"Non è un film su di me, ma su tutti noi. Su come raccontiamo storie". Così Laurie Anderson a Venezia, dove ha presentato il suo inclassificabile Heart of a Dog, una sorta di diario avanguardista centrato sui lutti e gli amori della sua vita, sulle grandi domande dell'esistenza: che vuol dire vivere? Morire? Che senso ha una storia? E l'amore? L'arte? Il linguaggio? "Condivido molto gli insegnamenti di Wittgenstein sul linguaggio - continua la Anderson - e trovo assolutamente vera la sua frase per cui non si può parlare di ciò che non esiste. Il linguaggio crea il mondo. Perciò esistono le storie. Senza, non esisteremmo noi."
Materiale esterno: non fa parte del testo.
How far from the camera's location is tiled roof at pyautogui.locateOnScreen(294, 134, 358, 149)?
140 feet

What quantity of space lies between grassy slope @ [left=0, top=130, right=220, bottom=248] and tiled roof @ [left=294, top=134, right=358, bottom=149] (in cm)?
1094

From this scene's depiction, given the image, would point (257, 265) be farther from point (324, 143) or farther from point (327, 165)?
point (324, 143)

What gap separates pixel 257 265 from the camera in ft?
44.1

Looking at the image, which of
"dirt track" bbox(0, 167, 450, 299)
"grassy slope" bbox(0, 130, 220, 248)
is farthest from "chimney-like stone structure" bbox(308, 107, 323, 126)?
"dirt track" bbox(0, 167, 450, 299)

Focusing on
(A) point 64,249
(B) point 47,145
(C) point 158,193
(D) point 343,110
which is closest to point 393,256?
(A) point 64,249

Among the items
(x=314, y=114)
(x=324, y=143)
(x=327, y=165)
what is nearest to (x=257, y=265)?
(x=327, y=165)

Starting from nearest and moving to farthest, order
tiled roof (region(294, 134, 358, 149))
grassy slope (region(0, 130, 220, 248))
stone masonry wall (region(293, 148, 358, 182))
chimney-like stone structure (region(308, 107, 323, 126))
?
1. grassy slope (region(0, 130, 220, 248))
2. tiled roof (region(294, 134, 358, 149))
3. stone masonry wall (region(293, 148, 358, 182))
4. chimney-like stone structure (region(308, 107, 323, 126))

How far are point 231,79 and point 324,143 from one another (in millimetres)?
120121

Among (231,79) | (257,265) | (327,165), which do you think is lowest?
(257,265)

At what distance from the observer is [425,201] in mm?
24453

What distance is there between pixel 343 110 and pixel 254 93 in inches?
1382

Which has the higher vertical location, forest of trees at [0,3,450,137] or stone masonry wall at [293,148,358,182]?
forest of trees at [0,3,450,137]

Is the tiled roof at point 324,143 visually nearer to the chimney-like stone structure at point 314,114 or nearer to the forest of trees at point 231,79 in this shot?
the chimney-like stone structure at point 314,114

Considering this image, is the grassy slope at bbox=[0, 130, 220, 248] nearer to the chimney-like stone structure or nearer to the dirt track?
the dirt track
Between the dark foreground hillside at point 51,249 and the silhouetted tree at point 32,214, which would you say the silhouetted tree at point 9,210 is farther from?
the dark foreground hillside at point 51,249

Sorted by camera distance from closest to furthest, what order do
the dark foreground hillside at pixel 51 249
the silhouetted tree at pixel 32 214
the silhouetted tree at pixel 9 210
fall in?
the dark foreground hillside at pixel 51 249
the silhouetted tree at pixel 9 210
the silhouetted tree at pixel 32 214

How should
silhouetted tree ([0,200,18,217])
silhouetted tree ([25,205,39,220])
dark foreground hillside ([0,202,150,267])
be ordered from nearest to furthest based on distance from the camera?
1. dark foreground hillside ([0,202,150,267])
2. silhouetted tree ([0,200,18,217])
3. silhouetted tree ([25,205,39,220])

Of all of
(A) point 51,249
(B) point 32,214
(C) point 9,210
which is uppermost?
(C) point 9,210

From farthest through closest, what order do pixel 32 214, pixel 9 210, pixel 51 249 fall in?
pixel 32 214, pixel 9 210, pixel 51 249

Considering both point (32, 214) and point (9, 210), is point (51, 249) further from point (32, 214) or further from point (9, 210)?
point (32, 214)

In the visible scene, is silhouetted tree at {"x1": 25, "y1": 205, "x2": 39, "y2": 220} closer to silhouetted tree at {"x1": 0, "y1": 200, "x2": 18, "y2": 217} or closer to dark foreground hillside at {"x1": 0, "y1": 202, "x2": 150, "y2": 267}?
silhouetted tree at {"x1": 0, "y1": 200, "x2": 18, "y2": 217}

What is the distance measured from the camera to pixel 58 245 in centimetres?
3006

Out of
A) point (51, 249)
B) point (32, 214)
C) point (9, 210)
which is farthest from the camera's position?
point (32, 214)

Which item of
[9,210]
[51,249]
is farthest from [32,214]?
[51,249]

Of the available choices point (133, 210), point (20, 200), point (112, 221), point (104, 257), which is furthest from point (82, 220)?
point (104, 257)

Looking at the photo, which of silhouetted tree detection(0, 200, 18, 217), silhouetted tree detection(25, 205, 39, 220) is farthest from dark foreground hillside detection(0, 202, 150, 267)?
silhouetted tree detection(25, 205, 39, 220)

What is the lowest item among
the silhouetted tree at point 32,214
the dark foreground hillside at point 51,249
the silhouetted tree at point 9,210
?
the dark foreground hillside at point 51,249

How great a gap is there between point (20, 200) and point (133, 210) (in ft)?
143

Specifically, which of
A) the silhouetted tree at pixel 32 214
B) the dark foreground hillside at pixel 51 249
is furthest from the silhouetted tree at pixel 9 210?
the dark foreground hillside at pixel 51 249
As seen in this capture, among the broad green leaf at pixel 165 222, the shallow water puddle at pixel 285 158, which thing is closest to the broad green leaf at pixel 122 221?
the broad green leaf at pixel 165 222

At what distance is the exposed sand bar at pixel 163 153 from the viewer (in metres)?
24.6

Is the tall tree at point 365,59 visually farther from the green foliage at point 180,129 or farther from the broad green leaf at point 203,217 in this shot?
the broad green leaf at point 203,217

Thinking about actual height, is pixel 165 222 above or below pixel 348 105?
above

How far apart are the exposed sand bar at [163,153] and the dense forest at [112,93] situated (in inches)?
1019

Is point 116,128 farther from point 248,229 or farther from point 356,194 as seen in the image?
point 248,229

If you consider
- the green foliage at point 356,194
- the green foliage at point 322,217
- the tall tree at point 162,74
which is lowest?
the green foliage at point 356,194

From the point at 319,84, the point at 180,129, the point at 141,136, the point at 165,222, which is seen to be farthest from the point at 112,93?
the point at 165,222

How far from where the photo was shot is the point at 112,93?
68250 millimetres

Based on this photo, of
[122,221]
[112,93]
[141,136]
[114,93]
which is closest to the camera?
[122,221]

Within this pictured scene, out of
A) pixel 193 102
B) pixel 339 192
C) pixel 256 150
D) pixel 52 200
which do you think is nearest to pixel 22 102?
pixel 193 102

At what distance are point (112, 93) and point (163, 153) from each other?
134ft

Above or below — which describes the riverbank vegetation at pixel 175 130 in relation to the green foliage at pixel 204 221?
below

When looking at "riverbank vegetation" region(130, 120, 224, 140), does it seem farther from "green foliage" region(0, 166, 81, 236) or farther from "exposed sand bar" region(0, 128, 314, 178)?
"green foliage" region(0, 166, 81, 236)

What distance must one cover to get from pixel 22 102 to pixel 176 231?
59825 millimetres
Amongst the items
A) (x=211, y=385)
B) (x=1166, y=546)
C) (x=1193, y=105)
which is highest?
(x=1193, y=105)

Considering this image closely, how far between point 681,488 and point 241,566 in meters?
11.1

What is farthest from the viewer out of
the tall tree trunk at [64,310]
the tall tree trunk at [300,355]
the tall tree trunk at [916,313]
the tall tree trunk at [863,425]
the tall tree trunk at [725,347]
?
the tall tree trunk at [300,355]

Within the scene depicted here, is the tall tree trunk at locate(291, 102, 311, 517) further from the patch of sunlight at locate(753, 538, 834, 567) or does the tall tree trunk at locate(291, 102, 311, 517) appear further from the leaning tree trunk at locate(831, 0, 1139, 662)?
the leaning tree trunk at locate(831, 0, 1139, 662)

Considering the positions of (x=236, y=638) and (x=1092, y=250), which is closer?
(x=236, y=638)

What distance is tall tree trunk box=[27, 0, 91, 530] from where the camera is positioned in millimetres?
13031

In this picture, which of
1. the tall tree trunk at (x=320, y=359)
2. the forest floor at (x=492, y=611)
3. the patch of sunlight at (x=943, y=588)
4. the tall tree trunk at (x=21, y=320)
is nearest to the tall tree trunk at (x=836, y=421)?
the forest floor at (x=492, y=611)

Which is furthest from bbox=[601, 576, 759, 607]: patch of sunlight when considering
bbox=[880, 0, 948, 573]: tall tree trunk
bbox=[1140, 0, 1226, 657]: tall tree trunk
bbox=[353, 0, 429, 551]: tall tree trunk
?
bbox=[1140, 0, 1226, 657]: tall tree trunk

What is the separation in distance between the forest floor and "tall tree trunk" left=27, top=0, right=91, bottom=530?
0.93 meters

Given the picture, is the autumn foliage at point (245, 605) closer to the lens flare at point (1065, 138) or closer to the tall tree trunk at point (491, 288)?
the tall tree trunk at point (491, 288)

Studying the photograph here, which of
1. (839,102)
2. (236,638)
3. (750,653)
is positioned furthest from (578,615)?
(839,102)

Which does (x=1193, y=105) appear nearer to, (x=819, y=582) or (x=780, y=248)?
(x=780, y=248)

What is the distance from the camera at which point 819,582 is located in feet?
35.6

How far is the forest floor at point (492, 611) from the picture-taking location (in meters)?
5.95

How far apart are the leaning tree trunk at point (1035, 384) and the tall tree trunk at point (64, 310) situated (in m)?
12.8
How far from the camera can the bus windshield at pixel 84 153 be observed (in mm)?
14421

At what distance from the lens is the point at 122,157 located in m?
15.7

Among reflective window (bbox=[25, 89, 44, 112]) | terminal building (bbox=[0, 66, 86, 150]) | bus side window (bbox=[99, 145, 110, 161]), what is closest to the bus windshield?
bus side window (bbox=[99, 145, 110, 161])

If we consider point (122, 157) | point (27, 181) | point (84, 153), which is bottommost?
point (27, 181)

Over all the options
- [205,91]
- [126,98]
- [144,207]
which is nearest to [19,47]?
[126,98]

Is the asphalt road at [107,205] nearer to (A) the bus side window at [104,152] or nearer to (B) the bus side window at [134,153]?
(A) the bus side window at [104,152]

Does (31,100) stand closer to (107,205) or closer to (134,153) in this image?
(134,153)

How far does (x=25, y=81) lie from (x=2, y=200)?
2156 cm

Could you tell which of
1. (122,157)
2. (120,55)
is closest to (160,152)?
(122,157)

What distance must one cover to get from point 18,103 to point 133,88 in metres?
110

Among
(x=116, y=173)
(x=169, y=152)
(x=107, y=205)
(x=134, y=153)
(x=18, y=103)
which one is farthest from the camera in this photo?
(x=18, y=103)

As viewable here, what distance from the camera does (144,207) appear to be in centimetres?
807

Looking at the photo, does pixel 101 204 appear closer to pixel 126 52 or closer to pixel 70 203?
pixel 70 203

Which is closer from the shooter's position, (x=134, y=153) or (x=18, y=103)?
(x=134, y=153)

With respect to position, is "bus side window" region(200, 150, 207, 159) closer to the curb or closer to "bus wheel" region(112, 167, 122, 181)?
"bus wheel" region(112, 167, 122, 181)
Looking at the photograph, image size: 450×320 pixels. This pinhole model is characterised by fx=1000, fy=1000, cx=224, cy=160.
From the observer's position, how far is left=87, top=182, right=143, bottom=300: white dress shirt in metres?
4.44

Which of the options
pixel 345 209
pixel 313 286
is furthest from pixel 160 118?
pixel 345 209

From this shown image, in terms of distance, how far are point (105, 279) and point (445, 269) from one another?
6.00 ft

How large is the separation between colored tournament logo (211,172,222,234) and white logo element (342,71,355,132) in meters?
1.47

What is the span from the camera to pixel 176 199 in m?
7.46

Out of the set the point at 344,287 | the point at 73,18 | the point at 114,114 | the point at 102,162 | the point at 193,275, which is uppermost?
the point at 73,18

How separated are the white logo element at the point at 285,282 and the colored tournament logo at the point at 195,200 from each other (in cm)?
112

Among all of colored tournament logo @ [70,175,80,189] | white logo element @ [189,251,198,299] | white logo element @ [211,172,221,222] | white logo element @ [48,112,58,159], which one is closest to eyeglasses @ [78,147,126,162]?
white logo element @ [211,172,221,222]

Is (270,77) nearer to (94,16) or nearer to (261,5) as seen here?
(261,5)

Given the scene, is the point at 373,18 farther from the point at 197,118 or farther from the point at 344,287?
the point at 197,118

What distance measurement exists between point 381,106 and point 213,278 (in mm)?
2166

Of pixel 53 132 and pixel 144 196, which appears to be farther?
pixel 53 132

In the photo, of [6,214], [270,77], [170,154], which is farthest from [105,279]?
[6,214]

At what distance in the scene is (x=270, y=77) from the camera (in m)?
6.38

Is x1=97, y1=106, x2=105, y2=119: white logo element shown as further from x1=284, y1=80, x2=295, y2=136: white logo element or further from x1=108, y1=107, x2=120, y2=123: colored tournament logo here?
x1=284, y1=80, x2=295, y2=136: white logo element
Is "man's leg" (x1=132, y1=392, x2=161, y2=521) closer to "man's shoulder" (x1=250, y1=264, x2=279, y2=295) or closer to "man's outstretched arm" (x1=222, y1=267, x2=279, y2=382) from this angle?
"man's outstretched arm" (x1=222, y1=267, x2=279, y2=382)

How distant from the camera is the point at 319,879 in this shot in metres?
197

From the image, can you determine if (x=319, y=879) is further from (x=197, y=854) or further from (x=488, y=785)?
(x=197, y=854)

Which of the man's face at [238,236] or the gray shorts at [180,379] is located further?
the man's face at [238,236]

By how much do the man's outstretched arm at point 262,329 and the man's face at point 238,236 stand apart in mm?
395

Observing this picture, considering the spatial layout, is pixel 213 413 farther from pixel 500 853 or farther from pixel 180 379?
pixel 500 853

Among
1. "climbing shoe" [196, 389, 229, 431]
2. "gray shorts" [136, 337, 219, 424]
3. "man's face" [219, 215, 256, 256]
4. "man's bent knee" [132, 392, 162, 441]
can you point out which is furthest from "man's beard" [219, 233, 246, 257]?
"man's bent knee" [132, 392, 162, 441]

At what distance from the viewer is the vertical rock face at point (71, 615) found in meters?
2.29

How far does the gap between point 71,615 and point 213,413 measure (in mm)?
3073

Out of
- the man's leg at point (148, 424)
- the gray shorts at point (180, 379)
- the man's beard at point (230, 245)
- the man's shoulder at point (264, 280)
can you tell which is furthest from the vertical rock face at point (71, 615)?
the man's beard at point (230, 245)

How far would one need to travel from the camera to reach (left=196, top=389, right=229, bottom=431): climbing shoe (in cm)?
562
Tra le storie che la Anderson rievoca, molto sono vere, la maggior parte accadute a lei: "Ho scavato nel mio vissuto, cercando però di fare un film che parlasse a tutti. Avevo tantissimi filmini in super 8 della mia infanzia, che ho utilizzato. Avevo Lolabelle (il cane, ndr), avevo Lou. Ho cercato di trasmettere la sua personalità, la sua forza. Spero di esserci riuscita".

E ancora: "Questo film è costruito come una canzone. Ci sono molti archi, solo strumenti a corde e nessun "bip". Lo spettatore deve immergersi nell'inquadratura e condividere i vari punti di vista che gli offro. Spesso non vede i personaggi, deve immaginarli."

"So di non aver fatto un film facile - conclude -. Lo spettatore è invitato a interagire e a toccare argomenti che generalmente non si trovano in un film. Come il morire. Molti film mostrano la morte ma non che cosa sia il processo del morire. In America c'è una cultura che tende ad anestetizzare la morte. L'esempio è il veterinario che vuole addormentare Lolabelle per non farla soffrire. Per me invece è un processo che va vissuto. Non credo però di aver fatto un film funereo. Heart of a Dog è un film sull'amore. Tutto gira intorno all'amore. Persino il suicidio, che è un tentativo di conquistare la libertà".